Le e-commerce B2B n'est plus un canal de vente, mais une infrastructure métier.

LA NOUVELLE ÉCONOMIE INTERVIEW

✍️ Par Propos recueillis par Yannick URRIEN

Laurent Desprez : « Le bouton Acheter est désormais la partie la moins intéressante du système »

Pour Laurent Desprez, vice-président d’OroCommerce, beaucoup d’industriels se trompent encore de combat lorsqu’ils parlent de commerce en ligne. Ils continuent, selon lui, à considérer le e-commerce B2B comme « une simple extension digitale, un canal additionnel pour capter des commandes ». Cette erreur d’analyse coûte cher. Car, dans l’industrie, vendre en ligne ne consiste pas seulement à afficher un catalogue et à encaisser une commande. Il faut intégrer des contrats, des tarifs négociés, des hiérarchies de comptes, des limites de crédit, des stocks répartis sur plusieurs entrepôts et des circuits d’approbation internes.

C’est précisément cette complexité qui explique, selon Laurent Desprez, les échecs ou les surcoûts de nombreux projets. Les entreprises ont longtemps « tordu des plateformes B2C » ou tenté « d’étendre leur ERP pour gérer une logique client pour laquelle il n’a jamais été conçu ». Autrement dit, elles ont souvent bricolé des systèmes coûteux pour résoudre des problèmes que les nouvelles plateformes B2B savent désormais traiter nativement.

Laurent Desprez distingue trois périodes dans cette évolution. D’abord, l’ère du « site vitrine », entre 2010 et 2015. Puis celle du panier d’achat, sous l’effet Amazon, entre 2016 et 2021. Nous sommes désormais entrés, estime-t-il, dans « l’ère du Commerce Unifié ». Or beaucoup d’entreprises fonctionnent encore avec les réflexes des deux premières périodes. Le changement est majeur. Dans le commerce grand public, le bouton « Acheter » sert surtout à valider une carte bancaire et une adresse de livraison. Dans le B2B, explique Laurent Desprez, ce même bouton « déclenche une séquence logique massive » : validation d’un contrat-cadre, contrôle d’un encours client, vérification des stocks, application d’un tarif transport négocié. D’où cette formule forte : « Le bouton Acheter est désormais la partie la moins intéressante du système. »

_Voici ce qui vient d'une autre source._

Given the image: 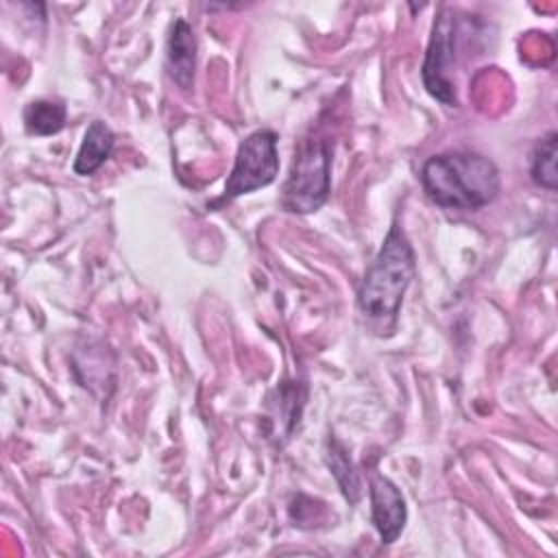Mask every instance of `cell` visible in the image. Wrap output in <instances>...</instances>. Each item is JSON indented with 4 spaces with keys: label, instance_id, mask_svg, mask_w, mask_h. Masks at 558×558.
Instances as JSON below:
<instances>
[{
    "label": "cell",
    "instance_id": "cell-1",
    "mask_svg": "<svg viewBox=\"0 0 558 558\" xmlns=\"http://www.w3.org/2000/svg\"><path fill=\"white\" fill-rule=\"evenodd\" d=\"M421 185L429 201L445 209L475 211L497 198L501 179L488 157L451 150L434 155L423 163Z\"/></svg>",
    "mask_w": 558,
    "mask_h": 558
},
{
    "label": "cell",
    "instance_id": "cell-2",
    "mask_svg": "<svg viewBox=\"0 0 558 558\" xmlns=\"http://www.w3.org/2000/svg\"><path fill=\"white\" fill-rule=\"evenodd\" d=\"M414 272L412 244L395 222L357 288V307L377 329H392L397 325L403 294Z\"/></svg>",
    "mask_w": 558,
    "mask_h": 558
},
{
    "label": "cell",
    "instance_id": "cell-3",
    "mask_svg": "<svg viewBox=\"0 0 558 558\" xmlns=\"http://www.w3.org/2000/svg\"><path fill=\"white\" fill-rule=\"evenodd\" d=\"M331 150L325 140H303L281 187V205L292 214H312L329 198Z\"/></svg>",
    "mask_w": 558,
    "mask_h": 558
},
{
    "label": "cell",
    "instance_id": "cell-4",
    "mask_svg": "<svg viewBox=\"0 0 558 558\" xmlns=\"http://www.w3.org/2000/svg\"><path fill=\"white\" fill-rule=\"evenodd\" d=\"M464 22L449 9H442V13L436 17L427 54L423 61V85L425 89L440 100L442 105L456 107V85L451 81V72L458 65V44L462 35Z\"/></svg>",
    "mask_w": 558,
    "mask_h": 558
},
{
    "label": "cell",
    "instance_id": "cell-5",
    "mask_svg": "<svg viewBox=\"0 0 558 558\" xmlns=\"http://www.w3.org/2000/svg\"><path fill=\"white\" fill-rule=\"evenodd\" d=\"M279 172V153H277V133L270 129L253 131L238 146L231 174L225 183V194L218 203L233 201L242 194L259 190L275 181Z\"/></svg>",
    "mask_w": 558,
    "mask_h": 558
},
{
    "label": "cell",
    "instance_id": "cell-6",
    "mask_svg": "<svg viewBox=\"0 0 558 558\" xmlns=\"http://www.w3.org/2000/svg\"><path fill=\"white\" fill-rule=\"evenodd\" d=\"M368 493H371V517L381 538V545H392L403 532L408 521L405 499L399 486L384 475L371 477Z\"/></svg>",
    "mask_w": 558,
    "mask_h": 558
},
{
    "label": "cell",
    "instance_id": "cell-7",
    "mask_svg": "<svg viewBox=\"0 0 558 558\" xmlns=\"http://www.w3.org/2000/svg\"><path fill=\"white\" fill-rule=\"evenodd\" d=\"M166 70L168 76L181 87L190 89L194 83V70H196V37L192 26L179 17L174 20L168 46H166Z\"/></svg>",
    "mask_w": 558,
    "mask_h": 558
},
{
    "label": "cell",
    "instance_id": "cell-8",
    "mask_svg": "<svg viewBox=\"0 0 558 558\" xmlns=\"http://www.w3.org/2000/svg\"><path fill=\"white\" fill-rule=\"evenodd\" d=\"M113 133L111 129L102 122V120H94L87 131H85V137L81 142V148L76 153V159H74V172L85 177V174H94L111 155L113 150Z\"/></svg>",
    "mask_w": 558,
    "mask_h": 558
},
{
    "label": "cell",
    "instance_id": "cell-9",
    "mask_svg": "<svg viewBox=\"0 0 558 558\" xmlns=\"http://www.w3.org/2000/svg\"><path fill=\"white\" fill-rule=\"evenodd\" d=\"M325 460H327V466L331 469L344 499L349 504H357L362 499V480H360V473L355 471L347 449L336 438L327 440Z\"/></svg>",
    "mask_w": 558,
    "mask_h": 558
},
{
    "label": "cell",
    "instance_id": "cell-10",
    "mask_svg": "<svg viewBox=\"0 0 558 558\" xmlns=\"http://www.w3.org/2000/svg\"><path fill=\"white\" fill-rule=\"evenodd\" d=\"M65 105L57 100H31L24 107V126L33 135H54L65 124Z\"/></svg>",
    "mask_w": 558,
    "mask_h": 558
},
{
    "label": "cell",
    "instance_id": "cell-11",
    "mask_svg": "<svg viewBox=\"0 0 558 558\" xmlns=\"http://www.w3.org/2000/svg\"><path fill=\"white\" fill-rule=\"evenodd\" d=\"M556 142H558V135L556 131H549L534 148V155H532V181L549 192L556 190V181H558V174H556Z\"/></svg>",
    "mask_w": 558,
    "mask_h": 558
},
{
    "label": "cell",
    "instance_id": "cell-12",
    "mask_svg": "<svg viewBox=\"0 0 558 558\" xmlns=\"http://www.w3.org/2000/svg\"><path fill=\"white\" fill-rule=\"evenodd\" d=\"M288 514L292 519L294 525L299 527H312L314 521H320L323 514H325V504L312 499V497H305V495H299L292 499L290 508H288Z\"/></svg>",
    "mask_w": 558,
    "mask_h": 558
}]
</instances>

Pour le dirigeant d’OroCommerce, les plateformes de nouvelle génération changent donc la nature même du projet digital. Il ne s’agit plus de se demander quelle solution offrira « les plus belles pages produits et le meilleur tunnel d’achat », mais quelle plateforme sera capable « d’absorber notre complexité métier, nos stocks et nos données clients pour les transformer en une expérience fluide, du devis au paiement ». Cette évolution modifie aussi le rôle des commerciaux. Dans l’ancien modèle, le e-commerce était parfois perçu comme un concurrent interne, susceptible de les déposséder de la relation client. Dans une architecture unifiée, il devient au contraire « leur principal outil de vente ». Les équipes commerciales ne passent plus leur temps à ressaisir des données, comparer des tableurs ou solliciter plusieurs services pour valider un devis. Elles travaillent directement dans un moteur de commerce qui porte les règles de l’entreprise.

Le bénéfice est également sensible pour les acheteurs professionnels. Laurent Desprez observe que beaucoup de portails B2B échouent parce qu’ils traitent l’acheteur comme un consommateur ordinaire. Or un acheteur industriel n’achète pas pour lui-même : il agit au nom d’une organisation, avec ses droits, ses budgets, ses circuits de validation et ses contraintes internes. « Un véritable système e-commerce B2B traite le client comme une organisation », insiste-t-il.